━━━━━ DOCUMENT SECTION

Tapper: What’s up with all those retweets of white supremacists…?
Trump: “I know nothing about these groups that are supporting me.”
But don’t you worry about whether you can get elected against a Democrat? I don’t worry, Trump says.
As a candidate I will bring over many, many Dems … We’re going to bring over the Reagan Democrats … the independents … tremendous youth … They say that it will be the largest voter turnout in the history of the United States elections. …
If it’s Hillary against me, it’s going to be a tremendous turnout. I’m going to win, I’m going to win places like Michigan that Republicans won’t even think about it.
Trump says he’s going to have a chance at winning New York, which hasn’t been one by a Republican since Calvin Coolidge in 1924. “If I win New York I win.”
“I’ll win states that Republicans don’t even think of … Upstate New York I’m like the most popular person that’s ever lived, essentially.”
The billionaire doesn’t back down when asked about his commitment to healthcare reform – he just says it’ll be a repeal of the Affordable Care Act and then some other, different healthcare reform: “People are not going to die in the middle of the street when I’m president. They’re just not.”

━━━━━━━━━━

TASK REQUIREMENTS
**A)** From the interview excerpt, list every group of voters Trump says he will bring over as a candidate.
**B)** According to the interview excerpt, which Republican last won New York, and in what year?
**C)** Reproduce the stretch of the interview excerpt from "Tapper: What’s up" through "worry, Trump says.".

━━━━━ DATA PROVIDED

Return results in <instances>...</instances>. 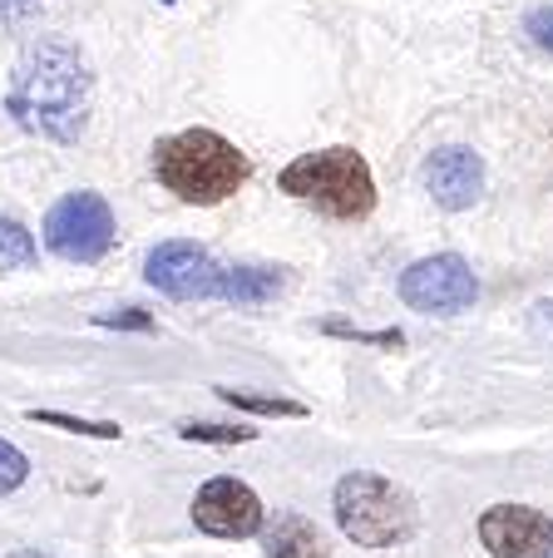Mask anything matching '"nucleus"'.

━━━━━━━━━━

RESULTS OF THE TASKS
**A)**
Many, many Dems
The Reagan Democrats
The independents
Tremendous youth

**B)** Calvin Coolidge, in 1924.

**C)**
Tapper: What’s up with all those retweets of white supremacists…?
Trump: “I know nothing about these groups that are supporting me.”
But don’t you worry about whether you can get elected against a Democrat? I don’t worry, Trump says.